A type with no declared output_filename cannot be persisted and must remain temporary; declaring a directory for such a type is a validation error.

Runnability

A processing section is runnable as a top-level step only if it has an effective output directory. Sections without a persistent output can only appear as intermediate steps inside a composite.


Dataset binding and input chaining

role — which datasets a processing operates on

A processing section can declare the role of datasets it operates on via the optional role key. When a pipeline is executed without an explicit dataset list, the runner uses role to discover the relevant datasets automatically.

[processing.prepare_decontam]
role      = "decontamination"  # operates on all datasets with role="decontamination"
directory = "parts"
steps = [...]

This makes the processing section self-describing: it knows its own dataset scope without any hardcoding in the calling code.

input — where input data comes from

A processing section can declare where its input data comes from via the optional input key:

input present?

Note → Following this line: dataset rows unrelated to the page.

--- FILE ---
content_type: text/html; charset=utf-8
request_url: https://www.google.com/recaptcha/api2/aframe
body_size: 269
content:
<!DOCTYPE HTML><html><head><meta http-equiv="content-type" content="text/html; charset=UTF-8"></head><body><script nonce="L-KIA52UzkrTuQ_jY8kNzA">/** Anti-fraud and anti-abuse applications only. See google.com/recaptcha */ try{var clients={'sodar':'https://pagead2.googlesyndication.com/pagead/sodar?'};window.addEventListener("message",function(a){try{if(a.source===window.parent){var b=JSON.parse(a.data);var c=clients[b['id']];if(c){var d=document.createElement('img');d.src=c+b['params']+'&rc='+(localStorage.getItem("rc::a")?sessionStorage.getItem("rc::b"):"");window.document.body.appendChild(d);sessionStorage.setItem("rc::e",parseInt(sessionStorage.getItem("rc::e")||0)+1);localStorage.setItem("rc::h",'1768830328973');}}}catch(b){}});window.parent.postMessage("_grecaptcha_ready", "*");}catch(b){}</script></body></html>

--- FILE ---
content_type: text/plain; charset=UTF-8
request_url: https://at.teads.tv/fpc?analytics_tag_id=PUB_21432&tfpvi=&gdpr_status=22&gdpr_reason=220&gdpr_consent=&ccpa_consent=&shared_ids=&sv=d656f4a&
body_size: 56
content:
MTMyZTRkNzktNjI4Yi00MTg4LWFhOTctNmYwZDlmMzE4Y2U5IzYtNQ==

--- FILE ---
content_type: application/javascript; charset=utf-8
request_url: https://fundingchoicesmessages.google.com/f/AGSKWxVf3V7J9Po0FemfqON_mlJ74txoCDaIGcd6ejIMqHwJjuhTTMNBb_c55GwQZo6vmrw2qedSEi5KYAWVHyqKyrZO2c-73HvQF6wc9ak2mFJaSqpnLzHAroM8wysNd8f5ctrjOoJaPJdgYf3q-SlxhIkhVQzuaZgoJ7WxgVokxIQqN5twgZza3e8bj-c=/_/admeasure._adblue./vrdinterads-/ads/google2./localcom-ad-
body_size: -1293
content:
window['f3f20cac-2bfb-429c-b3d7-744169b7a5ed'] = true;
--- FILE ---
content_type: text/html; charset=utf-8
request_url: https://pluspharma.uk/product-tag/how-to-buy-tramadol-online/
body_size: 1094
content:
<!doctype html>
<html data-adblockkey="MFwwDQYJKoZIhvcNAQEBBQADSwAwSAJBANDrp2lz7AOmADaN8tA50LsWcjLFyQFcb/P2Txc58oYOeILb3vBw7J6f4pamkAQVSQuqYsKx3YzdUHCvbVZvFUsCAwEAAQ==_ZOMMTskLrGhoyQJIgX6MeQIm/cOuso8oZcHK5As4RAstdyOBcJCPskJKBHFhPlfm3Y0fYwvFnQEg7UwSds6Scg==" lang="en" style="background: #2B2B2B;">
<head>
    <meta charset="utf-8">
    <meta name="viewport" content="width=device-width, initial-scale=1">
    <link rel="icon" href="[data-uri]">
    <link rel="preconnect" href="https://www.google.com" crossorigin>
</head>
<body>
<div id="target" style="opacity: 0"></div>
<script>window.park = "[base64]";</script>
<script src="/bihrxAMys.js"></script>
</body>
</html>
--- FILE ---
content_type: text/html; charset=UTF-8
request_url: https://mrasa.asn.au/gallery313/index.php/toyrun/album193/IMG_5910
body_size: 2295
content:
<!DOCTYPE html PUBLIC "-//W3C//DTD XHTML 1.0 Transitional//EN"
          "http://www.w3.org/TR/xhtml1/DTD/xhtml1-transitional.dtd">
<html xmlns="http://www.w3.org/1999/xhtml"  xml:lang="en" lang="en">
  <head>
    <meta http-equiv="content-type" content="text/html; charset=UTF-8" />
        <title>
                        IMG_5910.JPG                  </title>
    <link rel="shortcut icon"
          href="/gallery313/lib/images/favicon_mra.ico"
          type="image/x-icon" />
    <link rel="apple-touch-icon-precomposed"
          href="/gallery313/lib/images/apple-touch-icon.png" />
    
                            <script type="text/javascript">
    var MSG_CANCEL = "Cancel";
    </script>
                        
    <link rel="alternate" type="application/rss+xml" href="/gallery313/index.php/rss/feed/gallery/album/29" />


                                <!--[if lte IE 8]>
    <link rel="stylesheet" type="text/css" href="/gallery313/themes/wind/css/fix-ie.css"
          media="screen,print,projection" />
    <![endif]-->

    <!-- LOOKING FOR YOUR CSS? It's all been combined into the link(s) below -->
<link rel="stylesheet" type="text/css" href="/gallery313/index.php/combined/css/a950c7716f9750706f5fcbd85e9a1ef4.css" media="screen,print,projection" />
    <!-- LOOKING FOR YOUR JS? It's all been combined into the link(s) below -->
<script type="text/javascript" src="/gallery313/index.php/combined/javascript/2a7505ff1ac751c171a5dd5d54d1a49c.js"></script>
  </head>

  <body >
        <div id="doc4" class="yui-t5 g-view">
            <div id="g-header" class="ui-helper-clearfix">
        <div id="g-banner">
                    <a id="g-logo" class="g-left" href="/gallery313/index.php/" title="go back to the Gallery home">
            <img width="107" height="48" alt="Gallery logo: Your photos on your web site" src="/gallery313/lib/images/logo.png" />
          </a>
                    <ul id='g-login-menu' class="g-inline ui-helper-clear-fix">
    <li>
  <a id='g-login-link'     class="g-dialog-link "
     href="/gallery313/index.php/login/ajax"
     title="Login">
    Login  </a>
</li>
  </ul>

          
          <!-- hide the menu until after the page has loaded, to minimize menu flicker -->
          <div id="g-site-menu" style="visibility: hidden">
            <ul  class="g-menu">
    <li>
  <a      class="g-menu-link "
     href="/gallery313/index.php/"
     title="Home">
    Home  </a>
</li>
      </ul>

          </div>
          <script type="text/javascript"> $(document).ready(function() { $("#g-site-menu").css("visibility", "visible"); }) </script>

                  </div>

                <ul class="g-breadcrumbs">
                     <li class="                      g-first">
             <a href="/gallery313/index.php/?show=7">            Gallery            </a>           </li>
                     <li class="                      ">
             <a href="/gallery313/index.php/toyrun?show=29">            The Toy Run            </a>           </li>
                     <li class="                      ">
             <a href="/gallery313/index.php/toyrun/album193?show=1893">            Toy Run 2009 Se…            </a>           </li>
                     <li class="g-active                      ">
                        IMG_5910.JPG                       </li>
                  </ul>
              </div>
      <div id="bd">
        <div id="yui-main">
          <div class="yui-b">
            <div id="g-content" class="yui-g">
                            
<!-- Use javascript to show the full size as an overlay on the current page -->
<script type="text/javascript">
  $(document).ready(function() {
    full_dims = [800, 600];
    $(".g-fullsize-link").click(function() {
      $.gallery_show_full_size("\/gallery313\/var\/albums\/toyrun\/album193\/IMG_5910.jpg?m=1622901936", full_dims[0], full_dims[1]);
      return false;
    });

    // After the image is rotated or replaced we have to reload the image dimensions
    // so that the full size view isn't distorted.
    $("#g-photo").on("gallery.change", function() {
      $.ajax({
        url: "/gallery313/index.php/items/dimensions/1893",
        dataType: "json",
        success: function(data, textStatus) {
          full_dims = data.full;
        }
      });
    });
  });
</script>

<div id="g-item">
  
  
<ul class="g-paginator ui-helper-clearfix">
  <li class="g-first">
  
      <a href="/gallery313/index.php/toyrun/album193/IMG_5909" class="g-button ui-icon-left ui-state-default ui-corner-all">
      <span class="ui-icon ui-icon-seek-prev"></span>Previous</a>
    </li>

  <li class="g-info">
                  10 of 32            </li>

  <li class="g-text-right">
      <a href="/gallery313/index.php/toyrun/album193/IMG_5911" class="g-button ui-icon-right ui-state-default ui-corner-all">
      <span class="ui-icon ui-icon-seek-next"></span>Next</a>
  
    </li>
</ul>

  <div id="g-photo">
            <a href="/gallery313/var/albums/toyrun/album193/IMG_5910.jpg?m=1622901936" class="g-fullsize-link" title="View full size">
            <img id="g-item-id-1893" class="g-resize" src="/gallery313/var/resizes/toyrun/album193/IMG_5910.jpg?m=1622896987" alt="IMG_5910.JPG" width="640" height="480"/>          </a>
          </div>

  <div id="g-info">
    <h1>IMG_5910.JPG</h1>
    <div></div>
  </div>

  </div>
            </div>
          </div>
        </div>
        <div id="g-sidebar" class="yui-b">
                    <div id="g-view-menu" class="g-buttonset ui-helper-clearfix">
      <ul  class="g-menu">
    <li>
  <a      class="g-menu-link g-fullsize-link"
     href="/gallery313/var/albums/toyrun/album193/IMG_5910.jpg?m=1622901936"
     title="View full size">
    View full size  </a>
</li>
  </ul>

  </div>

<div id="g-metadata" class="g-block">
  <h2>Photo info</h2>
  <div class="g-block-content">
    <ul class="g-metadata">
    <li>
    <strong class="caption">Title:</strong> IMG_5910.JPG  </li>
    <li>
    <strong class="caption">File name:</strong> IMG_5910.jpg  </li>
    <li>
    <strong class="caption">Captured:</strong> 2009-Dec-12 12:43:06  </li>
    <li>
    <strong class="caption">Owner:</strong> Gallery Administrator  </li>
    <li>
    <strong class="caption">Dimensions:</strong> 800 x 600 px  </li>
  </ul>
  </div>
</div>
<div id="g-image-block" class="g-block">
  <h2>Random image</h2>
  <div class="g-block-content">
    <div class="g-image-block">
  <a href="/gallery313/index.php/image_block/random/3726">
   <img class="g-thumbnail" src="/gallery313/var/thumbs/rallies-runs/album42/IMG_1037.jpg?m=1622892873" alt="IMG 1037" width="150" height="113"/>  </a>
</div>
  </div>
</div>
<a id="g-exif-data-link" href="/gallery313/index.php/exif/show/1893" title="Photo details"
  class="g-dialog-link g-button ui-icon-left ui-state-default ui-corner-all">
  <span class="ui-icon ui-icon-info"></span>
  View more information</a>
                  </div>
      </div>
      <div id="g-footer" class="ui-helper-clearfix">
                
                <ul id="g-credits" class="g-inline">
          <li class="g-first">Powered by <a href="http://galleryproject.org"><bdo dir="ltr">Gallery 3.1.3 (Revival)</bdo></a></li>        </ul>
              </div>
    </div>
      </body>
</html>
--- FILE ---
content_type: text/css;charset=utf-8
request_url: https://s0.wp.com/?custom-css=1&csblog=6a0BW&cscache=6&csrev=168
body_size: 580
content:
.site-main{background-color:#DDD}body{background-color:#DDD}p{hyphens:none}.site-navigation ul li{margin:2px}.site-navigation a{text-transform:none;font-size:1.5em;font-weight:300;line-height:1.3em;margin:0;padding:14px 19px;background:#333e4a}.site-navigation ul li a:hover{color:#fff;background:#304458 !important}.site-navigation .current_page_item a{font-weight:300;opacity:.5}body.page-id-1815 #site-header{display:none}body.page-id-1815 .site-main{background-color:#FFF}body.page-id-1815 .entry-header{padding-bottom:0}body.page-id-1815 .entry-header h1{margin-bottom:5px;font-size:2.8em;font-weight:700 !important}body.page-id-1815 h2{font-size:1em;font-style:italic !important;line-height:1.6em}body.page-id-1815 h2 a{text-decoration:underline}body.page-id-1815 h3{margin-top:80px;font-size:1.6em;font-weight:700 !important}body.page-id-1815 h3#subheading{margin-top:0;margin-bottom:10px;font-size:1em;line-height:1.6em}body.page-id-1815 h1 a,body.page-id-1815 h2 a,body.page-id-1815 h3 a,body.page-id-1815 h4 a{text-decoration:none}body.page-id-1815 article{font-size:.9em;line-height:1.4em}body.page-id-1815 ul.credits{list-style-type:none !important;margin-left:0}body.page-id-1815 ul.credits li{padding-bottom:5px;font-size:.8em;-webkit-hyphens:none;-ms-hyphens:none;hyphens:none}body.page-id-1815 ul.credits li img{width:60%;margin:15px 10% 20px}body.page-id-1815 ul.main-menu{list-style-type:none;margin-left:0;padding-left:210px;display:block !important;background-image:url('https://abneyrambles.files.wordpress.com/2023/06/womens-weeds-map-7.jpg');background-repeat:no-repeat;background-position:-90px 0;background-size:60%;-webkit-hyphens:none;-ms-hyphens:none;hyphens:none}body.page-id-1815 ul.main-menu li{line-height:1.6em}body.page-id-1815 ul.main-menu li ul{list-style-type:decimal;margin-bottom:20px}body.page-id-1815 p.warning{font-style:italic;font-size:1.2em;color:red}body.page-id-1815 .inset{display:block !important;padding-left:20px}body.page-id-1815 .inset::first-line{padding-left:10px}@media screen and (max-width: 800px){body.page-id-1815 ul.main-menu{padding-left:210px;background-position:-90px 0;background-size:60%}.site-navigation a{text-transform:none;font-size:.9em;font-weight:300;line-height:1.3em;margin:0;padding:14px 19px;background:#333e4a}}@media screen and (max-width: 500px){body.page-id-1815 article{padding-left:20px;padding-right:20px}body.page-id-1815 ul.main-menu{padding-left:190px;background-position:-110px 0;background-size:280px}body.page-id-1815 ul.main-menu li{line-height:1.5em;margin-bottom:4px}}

Source of input data
absent raw dataset files (dataset.to_data())
input = "X" output directory of [processing.X] for the same dataset
[processing.prepare_decontam]
role      = "decontamination"
directory = "parts"
steps = [
  {type = "split",         size = 200, overlap = 28},
  {type = "filter_n_only"},
  {type = "distribute",    batches = 20},
]
# no input → reads raw downloaded files

[processing.count_kmers_decontam]
type      = "kmercount"
input     = "prepare_decontam"   # reads from parts/ produced by prepare_decontam
directory = "kmercount"
kmer_size = 29

These two sections implicitly define a chain:

dataset.to_data()
    → prepare_decontam   (role="decontamination") → parts/
    → count_kmers_decontam                        → kmercount/

Each section can be run independently: decontam prepare starts from raw files, decontam count starts from parts/ without re-running prepare_decontam.

Input resolution rules

The rule is recursive and uniform:

Standalone execution (referenced by run or called directly): - no inputdataset.to_data() (raw source files) - input = "X"directory_data(output_dir_of_X / for_this_dataset)

As a step inside a composite: - the step's own input key is silently ignored - first step → receives the composite's resolved input (same rules as standalone) - subsequent steps → receive the output of the previous step

The composite resolves its own input first, then propagates the result through its steps in order. A step's input is only meaningful when that section is executed as a top-level pipeline.


Validation rules

  1. A [processing.X] section must have exactly one of type or steps.
  2. A section with steps is composite; all elements must be strings or inline tables with type.
  3. Inline tables inside steps must not have steps (inline steps are always atomic).
  4. Any processing section referenced by a run key must have a runnable effective output directory.
  5. type values must match a registered @processing_type function in skimindex.processing.
  6. A STREAM/FILE atomic with directory must have a declared output_filename in its type.
  7. Composite sections (steps) are not registered in the @processing_type registry. They are structural constructs executed by the pipeline runner, not named operations.
  8. If input is present, it must reference an existing [processing.X] section that has a directory.
  9. If role is present, it must be a valid role name declared in a [role.X] section.